Given a similarity function $M(p) : p \rightarrow [0, \infty)$ that gives a score to a person,
with the characteristic that two similar persons will have similar scores, we
can sort all the persons by function $M$ and compare a person $p$ against only the
$K$ neighbouring persons in the sorted array. The consequence of this approach is
that similar persons are grouped together, and the larger the
distance between two persons indicates a monotonic increase in their similarity
difference. In order to choose the persons to connect, \datagen uses a geometric
probability distribution that provides a probability for picking persons to
connect, that are between 1 and $K$ positions apart in the similarity
ranking.

Similarity functions and probability distribution functions over ranked
distance drive what kind of persons will be connected with an edge, not how
many. As stated above, the number of friends of a person is determined by a
Facebook-like distribution. The edges that will be connected to a person $p$,
are selected by randomly picking the required number of edges according to the
correlated probability distributions as discussed before. In the case that
multiple correlations exist, another probability function is used to divide the
intended number of edges between the various correlation dimensions. In \datagen,
three correlated dimensions are chosen: the first one depends on where the
person studied and when, and the second correlation dimension depends on the
interests of the person, and the third one is random (to reproduce the random
noise present in real data). Thus, \datagen has a Facebook-like distributed node
degree, and a predictable (but not fixed) average split between the reasons for
creating edges.

In the next step, a person's activity, in the form of forums, posts and comments
is created. \datagen reproduces the fact that people with a larger number of
friends have a higher activity, and hence post more photos and comments to a
larger number of posts. Another important characteristic of real persons'
activity in social network, are time correlations.  Usually, person' posts
creation in a social network is driven by real world events.  For
instance, one may think about an important event such as the elections in a
country, or a natural disaster. Around the time these events occur, network
activity about these events' topics sees an increase in volume. \datagen
reproduces these characteristics with the simulation of what we name as
flashmob events.  Several events are generated randomly at the beginning of the
generation process, which are assigned a random tag, and are given a time and
an intensity which represents the repercussion of the event in the real world.
When persons' posts are created, some of them are classified as flashmob posts,
and their topics and dates are assigned based on the generated flashmob events.
The volume of activity around this events is modeled following a model similar
to that described in~\cite{DBLP:conf/kdd/LeskovecBKT08}. Furthermore, in order to reproduce the
more uniform every day person activity, \datagen also generates posts uniformly
distributed along all the simulated time.

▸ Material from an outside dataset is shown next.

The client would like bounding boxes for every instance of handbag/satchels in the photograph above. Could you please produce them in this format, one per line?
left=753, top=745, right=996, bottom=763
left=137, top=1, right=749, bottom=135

Finally, in the last step the data is serialized into the output files.

\subsection{Distributions, Parameters, and Quirks}
\label{sec:distr-param}

Interesting quirks:
\begin{itemize}
\item A Person is not a member of their Wall but they are its moderator, they do not have a hasMember edge.
\item Each Album generated for Person will have approximately 70\% of their friends as members.
\item A given Person has a 5\% chance of being a moderator of a set of groups.
\item Group membership is composed of 30\% from the moderator's friends and the remainder is chosen randomly (from the block the person is in).
\item Comments are only made in Walls and Groups.
\item Messages can only receive likes during a 7-day window after their creation.
\item Comments always occur within one day of Message they are replying to. The creation date is generated following the power-law distribution in Figure \ref{fig:comments_dist}. The mean delay between Comments and their parent Message is 6.85 hours.
\item Flashmob events span a 72-hour time window with a specific event time in the middle of the window; there are 36 hours each side of the specific event time. Following the distribution in Figure \ref{fig:flashmob_dist} posts are generated either side of flashmob event time, posts are clustered around the specific event time.
\end{itemize}

\begin{figure}[htb]
  \centering
  \includegraphics[scale=\yedscale]{figures/comments_power_law}
  \caption{The power-law used to generate comments.}
  \label{fig:comments_dist}
\end{figure}

\begin{figure}[htb]
  \centering
  \includegraphics[scale=\yedscale]{figures/flashmob_dist}
  \caption{The distribution used to generate posts during flashmob events.}
  \label{fig:flashmob_dist}
\end{figure}

\subsection{Implementation Details}

\datagen is implemented using the MapReduce parallel paradigm. In MapReduce, a
Map function runs on different parts of the input data, in parallel and on many
node clusters. This function processes the input data and produces for each
result a key. Reduce functions then obtain this data and Reducers run in
parallel on many cluster nodes. The produced key simply determines the Reducer
to which the results are sent. The use of the MapReduce paradigm allows the
generator to scale considerably, allowing the generation of huge datasets by
using clusters of machines.

In the case of \datagen, the overall process is divided into three MapReduce jobs.
In the first job, each mapper generates a subset of the persons of the graph. A
key is assigned to each person using one of the similarity functions described
above. Then, reducers receive the key-value pairs sorted by the key,
generate the knows relations following the described windowing process, and
assign to each person a new key based on another similarity function, for the
next MapReduce pass.  This process can be successively repeated for additional
correlation dimension.  Finally, the last reducer generates the remaining
information such as forums, posts and comments.

\section{Output Data}

For each scale factor, \datagen produces three different artefacts:
\begin{itemize}
  \item \textbf{Dataset:} The dataset to be bulk loaded by the SUT. In the Interactive workload, it corresponds to roughly the 90\% of the total generated network.
  \item \textbf{Update Streams:} A set of update streams containing update
    queries, which are used by the driver to generate the update queries of the
    workloads. This update
    streams correspond to the remaining 10\% of the generated dataset.
  \item \textbf{Substitution Parameters:} A set of files containing the
    different parameter bindings that will be used by the driver to generate the
    read queries of the workloads.
\end{itemize}

\subsection{Scale Factors}
\label{sec:scale-factors}

\ldbcsnb defines a set of scale factors (SFs), targeting systems of different sizes and budgets.
SFs are computed based on the ASCII size \emph{in Gibibytes} of the generated output files using the \textsf{csv-singular-merged-fk} serializer (see \autoref{sec:serializers}).\footnote{This way of characterizing the size of the data set is identical to the scaling of TPC-H and TPC-DS.}
For both workloads, the SF1 data set is 1~GiB, SF100 is 100~GiB, and SF\numprint{10000} is \numprint{10000} GiB (not 10 TiB).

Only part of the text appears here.